相続したマンションの名義変更(相続登記)はいつまでに必要?放置のリスクと「義務化」の新ルール

親や家族からマンションを相続したものの、

  • 「名義変更って、いつまでにやらないといけないの?」
  • 「今は住んでいないし、売るかどうかも決めていないけれど…」
  • 「後回しにすると、何が困る?」

相続直後は葬儀や片付け、役所の手続きなどで手が回らず、名義変更(相続登記)は後回しになりがちです。
ただし現在は、“いつかやればいい”が通用しないルールに変わっています。

この記事では、専門知識がない方でも迷わないように、期限(いつまで)/放置のリスク/まだ決めていない人の最適な動き方をわかりやすく整理します。

目次

結論:相続登記は「原則3年以内」。

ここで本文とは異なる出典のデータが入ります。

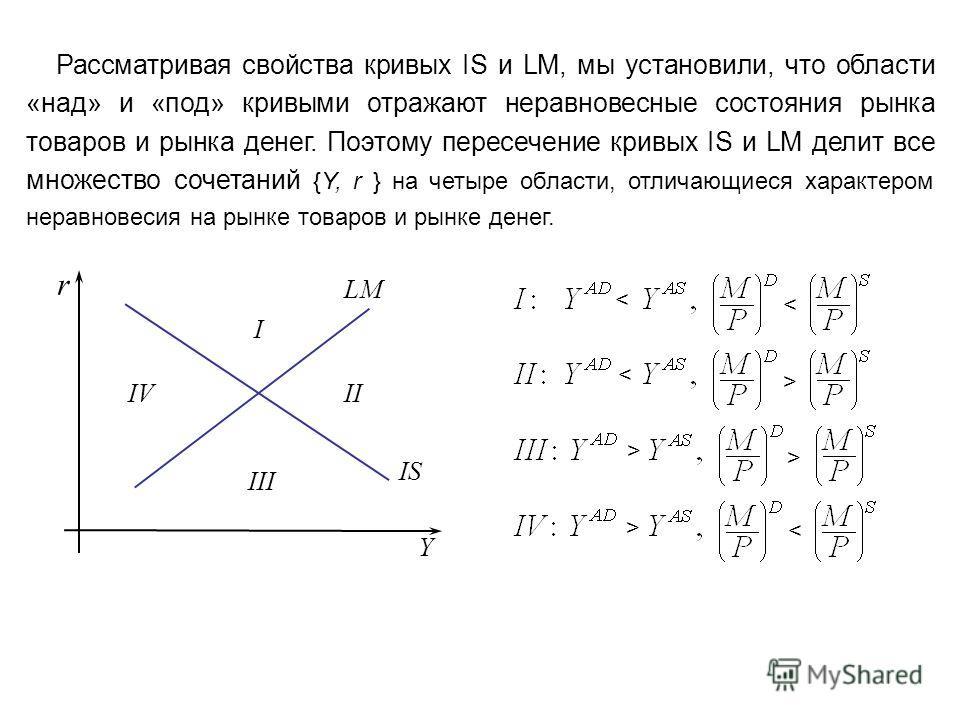 Рассматривая свойства кривых IS и LM, мы установили, что области «над» и «под» кривыми отражают неравновесные состояния рынка товаров и рынка денег. Поэтому пересечение кривых IS и LM делит все множество сочетаний {Y, r } на четыре области, отличающи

過去の相続も対象です

相続(遺言を含む)でマンションを取得した相続人は、原則として「相続の開始を知り、かつ、そのマンションを取得したことを知った日」から3年以内に、相続登記の申請が必要です。

さらに重要なのがここです。

  • 2024年4月1日より前に発生した相続で、いまだ登記していない不動産も義務化の対象
  • 原則として 2027年3月31日までに対応が必要(※事情により起算点が後ろにずれるケースあり)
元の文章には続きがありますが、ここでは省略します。